Nothing is more devastating for a pet parent than seeing their dog in pain. Whether it’s minor discomfort from an insect sting, chronic arthritis, or you’re waiting for an appointment with your vet, you may be wondering, “What can I give a dog for pain?” Seeing your dog miserable is heartbreaking, but you can take some steps to help without putting your pooch at risk. Here’s what you should know about pain medication for your dog.
One of the most important parts of dog ownership is learning how your dog communicates. Because he can’t tell you, “My paw hurts,” you’ll need to learn his behavior so he can communicate his discomfort. Knowing when your dog is uncomfortable is much easier if he’s recovering from a noticeable injury or operation, but it isn’t always so easy in normal circumstances to tell when your dog is hurting.
Other signs of pain to look out for include decreased activity — such as limping, stiffness, or reluctance to play, jump, or climb stairs — but your dog may express discomfort in other ways. Whimpering, personality changes, and sudden aggressiveness are all signs your dog may be hurting. And some clues may be even more subtle, such as flattening the ears to the head, excessive licking, or decreased appetite.
While humans have a wide variety of over-the-counter (OTC) pain relievers at our disposal, dogs’ options are a bit more limited. You might be tempted to give your pup an Advil to ease the pain of a sore paw, but medications like ibuprofen, acetaminophen, and aspirin are meant for human consumption, not for dogs.

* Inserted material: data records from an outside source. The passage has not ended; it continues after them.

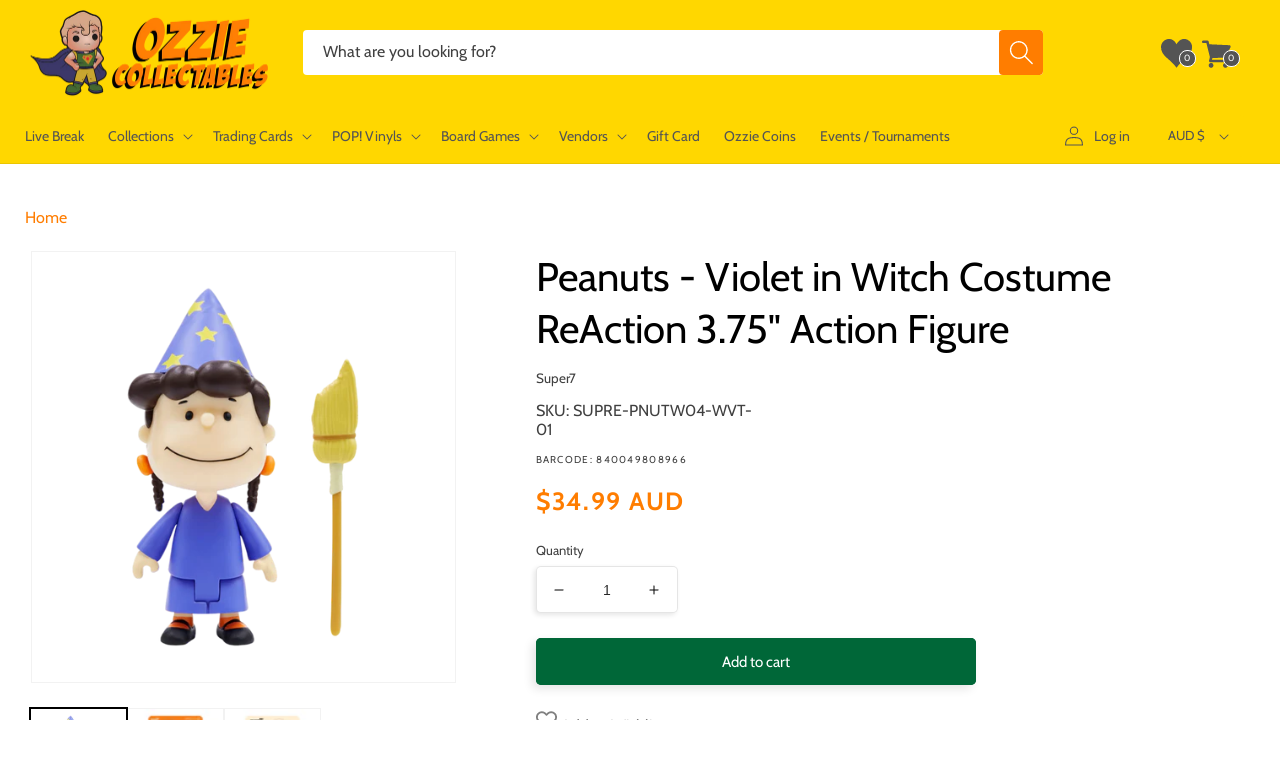

--- FILE ---
content_type: text/javascript
request_url: https://www.ozziecollectables.com/cdn/shop/files/bfcm-items.js?v=17798042388757283184
body_size: -158
content:
(async()=>{const DATA_URL="https://cdn.shopify.com/s/files/1/1425/8892/files/bfcm-items.json?v=1768611611",CACHE_KEY="discountedPrices_data",META_KEY="discountedPrices_meta",now=Date.now(),meta=JSON.parse(localStorage.getItem(META_KEY)||"{}");if(meta.url===DATA_URL&&typeof meta.timestamp=="number"&&now-meta.timestamp<432e5)try{window.discountedPrices=JSON.parse(localStorage.getItem(CACHE_KEY)),console.log("[discountedPrices] \u2705 Loaded discountedPrices from cache");return}catch{console.warn("[discountedPrices] \u26A0\uFE0F Failed to parse cached data, refetching...")}try{const res=await fetch(DATA_URL);if(!res.ok)throw new Error(`Fetch failed with status ${res.status}`);const json=await res.json();window.discountedPrices=json,localStorage.setItem(CACHE_KEY,JSON.stringify(json)),localStorage.setItem(META_KEY,JSON.stringify({url:DATA_URL,timestamp:now})),console.log("[discountedPrices] \u{1F504} Fetched and cached discountedPrices")}catch(e){console.error("[discountedPrices] \u274C Failed to fetch discountedPrices:",e);const cached=localStorage.getItem(CACHE_KEY);if(cached)try{window.discountedPrices=JSON.parse(cached),console.warn("[discountedPrices] \u26A0\uFE0F Using stale cached data")}catch{console.error("[discountedPrices] \u{1F6AB} No usable data available")}}})();
//# sourceMappingURL=/cdn/shop/files/bfcm-items.js.map?v=17798042388757283184
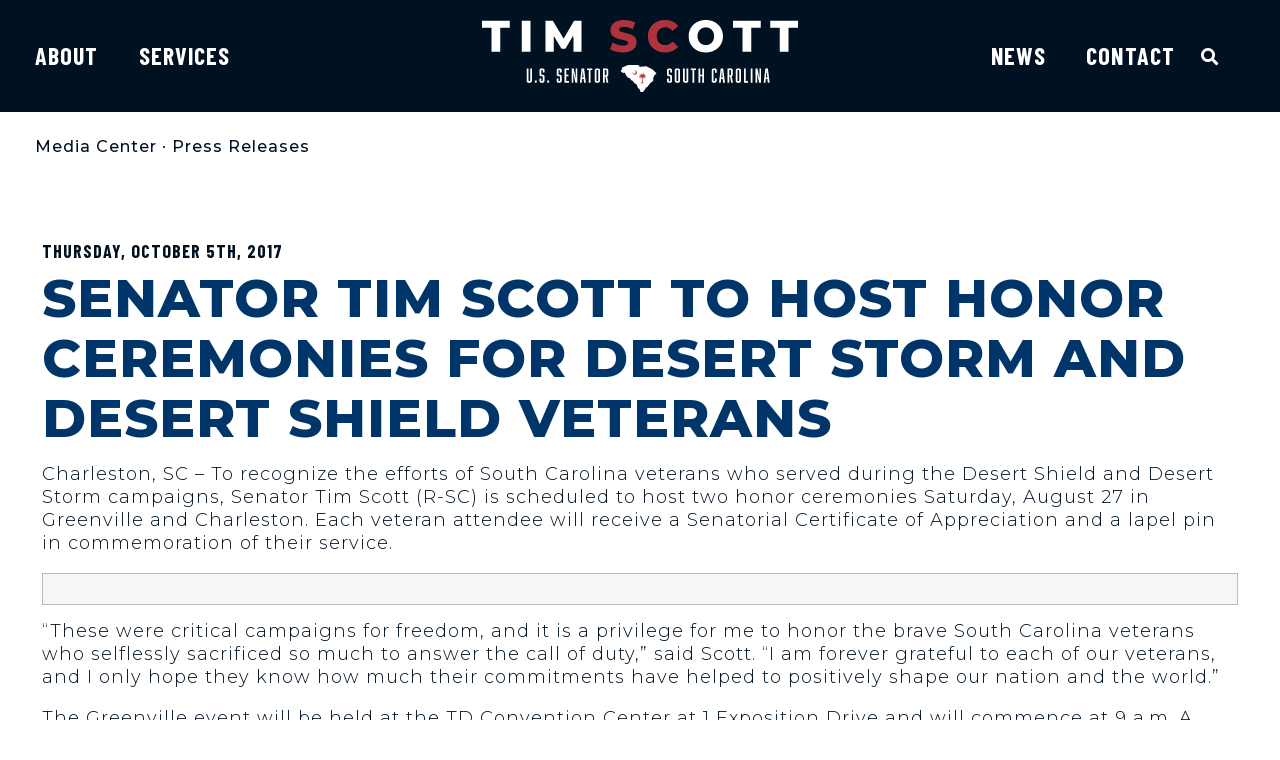

--- FILE ---
content_type: text/css
request_url: https://www.scott.senate.gov/wp-content/uploads/elementor/css/post-402.css?ver=1768219825
body_size: 945
content:
.elementor-402 .elementor-element.elementor-element-6fe0e54{margin-top:15px;margin-bottom:0px;padding:0em 0em 0em 0em;}.elementor-402 .elementor-element.elementor-element-760c91ee .elementor-heading-title{font-size:16px;line-height:1em;letter-spacing:1px;}.elementor-402 .elementor-element.elementor-element-2cc4f744{padding:4rem 2rem 0rem 2rem;}.elementor-402 .elementor-element.elementor-element-38e28 > .elementor-widget-wrap > .elementor-widget:not(.elementor-widget__width-auto):not(.elementor-widget__width-initial):not(:last-child):not(.elementor-absolute){margin-bottom:15px;}.elementor-402 .elementor-element.elementor-element-246777b0 .elementor-icon-list-icon{width:14px;}.elementor-402 .elementor-element.elementor-element-246777b0 .elementor-icon-list-icon i{font-size:14px;}.elementor-402 .elementor-element.elementor-element-246777b0 .elementor-icon-list-icon svg{--e-icon-list-icon-size:14px;}.elementor-402 .elementor-element.elementor-element-246777b0 .elementor-icon-list-text, .elementor-402 .elementor-element.elementor-element-246777b0 .elementor-icon-list-text a{color:var( --e-global-color-primary );}.elementor-402 .elementor-element.elementor-element-246777b0 .elementor-icon-list-item{font-family:var( --e-global-typography-a0793f7-font-family ), Sans-serif;font-size:var( --e-global-typography-a0793f7-font-size );font-weight:var( --e-global-typography-a0793f7-font-weight );text-transform:var( --e-global-typography-a0793f7-text-transform );line-height:var( --e-global-typography-a0793f7-line-height );letter-spacing:var( --e-global-typography-a0793f7-letter-spacing );word-spacing:var( --e-global-typography-a0793f7-word-spacing );}.elementor-402 .elementor-element.elementor-element-5cd1fcb8 .elementor-heading-title{color:var( --e-global-color-secondary );font-family:var( --e-global-typography-accent-font-family ), Sans-serif;font-size:var( --e-global-typography-accent-font-size );font-weight:var( --e-global-typography-accent-font-weight );text-transform:var( --e-global-typography-accent-text-transform );line-height:var( --e-global-typography-accent-line-height );letter-spacing:var( --e-global-typography-accent-letter-spacing );}.elementor-402 .elementor-element.elementor-element-1e74c70d > .elementor-widget-container{margin:0px 0px -20px 0px;}.elementor-402 .elementor-element.elementor-element-6c5e5072{margin-top:15px;margin-bottom:0px;}.elementor-402 .elementor-element.elementor-element-594c1d81 > .elementor-widget-wrap > .elementor-widget:not(.elementor-widget__width-auto):not(.elementor-widget__width-initial):not(:last-child):not(.elementor-absolute){margin-bottom:0px;}.elementor-402 .elementor-element.elementor-element-594f5032 > .elementor-widget-container{margin:0px 0px 11px 0px;}.elementor-402 .elementor-element.elementor-element-5a2701b8{--spacer-size:60px;}.elementor-402 .elementor-element.elementor-element-2ff72909{--alignment:left;--grid-side-margin:8px;--grid-column-gap:8px;--grid-row-gap:10px;--grid-bottom-margin:10px;--e-share-buttons-primary-color:#001122;--e-share-buttons-secondary-color:#FFFFFF;}.elementor-402 .elementor-element.elementor-element-2ff72909 .elementor-share-btn{height:56px;}.elementor-402 .elementor-element.elementor-element-2ff72909 .elementor-share-btn:hover{--e-share-buttons-primary-color:#001122;--e-share-buttons-secondary-color:#FFFFFF;}.elementor-402 .elementor-element.elementor-element-2ff72909 .elementor-share-btn__title{font-family:"Barlow Condensed", Sans-serif;font-size:20px;font-weight:800;text-transform:uppercase;letter-spacing:2px;}.elementor-402 .elementor-element.elementor-element-53299679{--spacer-size:80px;}.elementor-402 .elementor-element.elementor-element-6997077 span.post-navigation__prev--label{color:var( --e-global-color-87e52cb );}.elementor-402 .elementor-element.elementor-element-6997077 span.post-navigation__next--label{color:var( --e-global-color-87e52cb );}.elementor-402 .elementor-element.elementor-element-6997077 span.post-navigation__prev--label:hover{color:var( --e-global-color-87e52cb );}.elementor-402 .elementor-element.elementor-element-6997077 span.post-navigation__next--label:hover{color:var( --e-global-color-87e52cb );}.elementor-402 .elementor-element.elementor-element-6997077 span.post-navigation__prev--label, .elementor-402 .elementor-element.elementor-element-6997077 span.post-navigation__next--label{font-family:"Red Hat Display", Sans-serif;font-weight:900;text-transform:uppercase;letter-spacing:1.1px;}.elementor-402 .elementor-element.elementor-element-6997077 .post-navigation__arrow-wrapper{color:#FFFFFF;font-size:14px;}.elementor-402 .elementor-element.elementor-element-6997077 .post-navigation__arrow-wrapper:hover{color:#FFFFFF;}.elementor-402 .elementor-element.elementor-element-6997077 > .elementor-widget-container{padding:3px 0px 3px 0px;}@media(max-width:1024px){.elementor-402 .elementor-element.elementor-element-2cc4f744{padding:30px 40px 0px 40px;}.elementor-402 .elementor-element.elementor-element-246777b0 .elementor-icon-list-item{font-size:var( --e-global-typography-a0793f7-font-size );line-height:var( --e-global-typography-a0793f7-line-height );letter-spacing:var( --e-global-typography-a0793f7-letter-spacing );word-spacing:var( --e-global-typography-a0793f7-word-spacing );}.elementor-402 .elementor-element.elementor-element-5cd1fcb8 .elementor-heading-title{font-size:var( --e-global-typography-accent-font-size );line-height:var( --e-global-typography-accent-line-height );letter-spacing:var( --e-global-typography-accent-letter-spacing );} .elementor-402 .elementor-element.elementor-element-2ff72909{--grid-side-margin:8px;--grid-column-gap:8px;--grid-row-gap:10px;--grid-bottom-margin:10px;}}@media(max-width:767px){.elementor-402 .elementor-element.elementor-element-2cc4f744{padding:20px 20px 0px 20px;}.elementor-402 .elementor-element.elementor-element-246777b0 .elementor-icon-list-item{font-size:var( --e-global-typography-a0793f7-font-size );line-height:var( --e-global-typography-a0793f7-line-height );letter-spacing:var( --e-global-typography-a0793f7-letter-spacing );word-spacing:var( --e-global-typography-a0793f7-word-spacing );}.elementor-402 .elementor-element.elementor-element-5cd1fcb8 .elementor-heading-title{font-size:var( --e-global-typography-accent-font-size );line-height:var( --e-global-typography-accent-line-height );letter-spacing:var( --e-global-typography-accent-letter-spacing );} .elementor-402 .elementor-element.elementor-element-2ff72909{--grid-side-margin:8px;--grid-column-gap:8px;--grid-row-gap:10px;--grid-bottom-margin:10px;}}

Canine versions of these drugs exist, but they’re formulated specifically for your dog’s size and weight. Giving your pooch the wrong dosage could lead to serious health complications like ulcers, gastrointestinal bleeding, damage to the stomach lining, damage to red blood cells — also called methemoglobinemia — kidney damage, or liver damage.
(If you have dogs and cats in your home, please be aware that acetaminophen is toxic to cats, so you should never give your feline friend a Tylenol.)
More often than not, your vet will prescribe a pet-safe NSAID (nonsteroidal anti-inflammatory drug) designed specifically for dogs. NSAIDs for dogs may be known by their prescription or generic name, such as carprofen (Novox or Rimadyl), gabapentin (Neurontin), tramadol (Ultram), or meloxicam (Metacam).
In some cases, your vet may recommend giving your dog NSAIDs under supervision. Your vet may recommend giving low-dose aspirin to large dogs for arthritis. Off the record, some vets say you can safely give your dog 5–10 milligrams per pound of weight every 12 hours. That being said, it’s always risky to medicate your dog without professional supervision, as some dogs are extremely sensitive to even low doses.
While the most effective form of pain management is undoubtedly prescription medication, alternatives are available. Maybe you’re waiting to see your vet, or maybe your dog doesn’t tolerate prescription medications well. You can still help reduce your dog’s discomfort with alternative pain management.
One of the most important ways to keep your dog healthy — and out of pain — is to ensure he stays at an optimal weight for his breed and height. Few things are more adorable than a chubby dog, but excess weight means extra strain on their heart and joints, not to mention an increased risk of other health problems like diabetes. Talk to your vet about the most effective way to help your dog lose weight and keep the pounds off.
Another natural way to help decrease pain is feeding your dog foods rich in omega-3 fatty acids, which help reduce inflammation in the body. Other supplements, like glucosamine and chondroitin, may also aid in cartilage repair and reduce joint swelling.
When it comes to your dog’s health, relying on your vet’s opinion is the safest choice. From inflammation-fighting steroids to potent NSAIDs and opioids, you’ve got numerous options to help manage your dog’s pain. Nutritional supplements are generally safe and well tolerated, but you should always speak with your vet before giving your dog pain medication.
Your pooch is your best friend, and you never want your best friend to experience pain. Keep an eye on your dog for any signs of discomfort, communicate with your vet about the best way to keep your dog pain-free, and your pup can live a happy, comfortable life.